#### To-do item
Write out the data word for word, starting with the line that contains "CROWNFLEX CT3655 1/2" and going on through the line that contains "אוהד בן עמי". Include both of those lines and leave out the pictures.

#### Provided records
Content starts

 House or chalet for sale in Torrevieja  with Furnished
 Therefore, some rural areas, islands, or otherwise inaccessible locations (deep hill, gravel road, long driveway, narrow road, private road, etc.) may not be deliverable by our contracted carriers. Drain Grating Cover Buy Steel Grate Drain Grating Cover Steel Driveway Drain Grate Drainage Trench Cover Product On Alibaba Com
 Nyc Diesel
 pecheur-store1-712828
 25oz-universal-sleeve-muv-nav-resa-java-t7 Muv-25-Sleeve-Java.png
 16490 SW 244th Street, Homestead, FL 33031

Content ends
Content starts

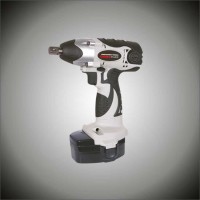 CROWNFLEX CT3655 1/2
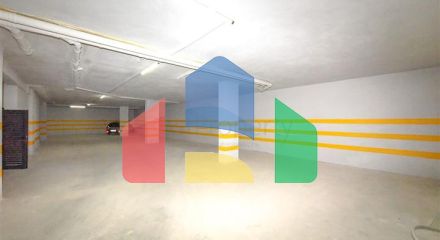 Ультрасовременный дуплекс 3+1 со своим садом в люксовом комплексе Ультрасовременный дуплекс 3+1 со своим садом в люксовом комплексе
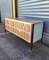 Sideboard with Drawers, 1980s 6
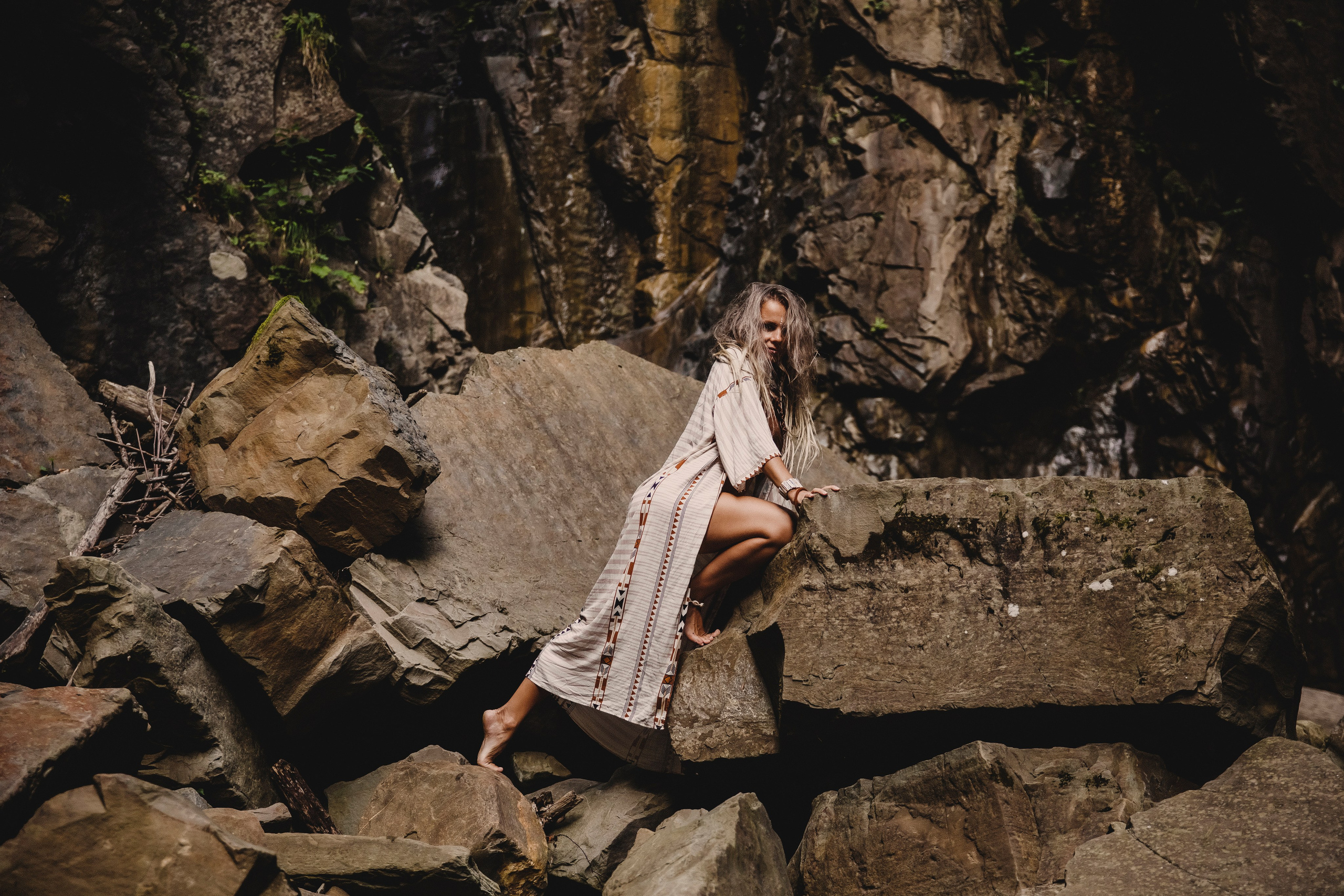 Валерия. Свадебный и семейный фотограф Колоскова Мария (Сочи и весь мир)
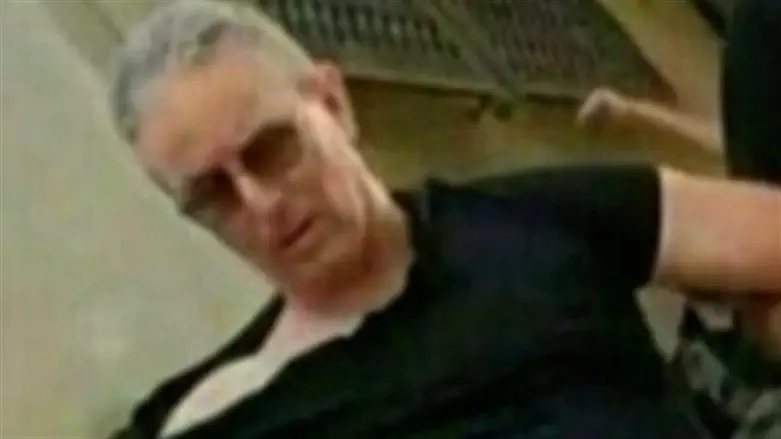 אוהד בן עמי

Content ends

#### Task response
 CROWNFLEX CT3655 1/2
 Ультрасовременный дуплекс 3+1 со своим садом в люксовом комплексе Ультрасовременный дуплекс 3+1 со своим садом в люксовом комплексе
 Sideboard with Drawers, 1980s 6
 Валерия. Свадебный и семейный фотограф Колоскова Мария (Сочи и весь мир)
 אוהד בן עמי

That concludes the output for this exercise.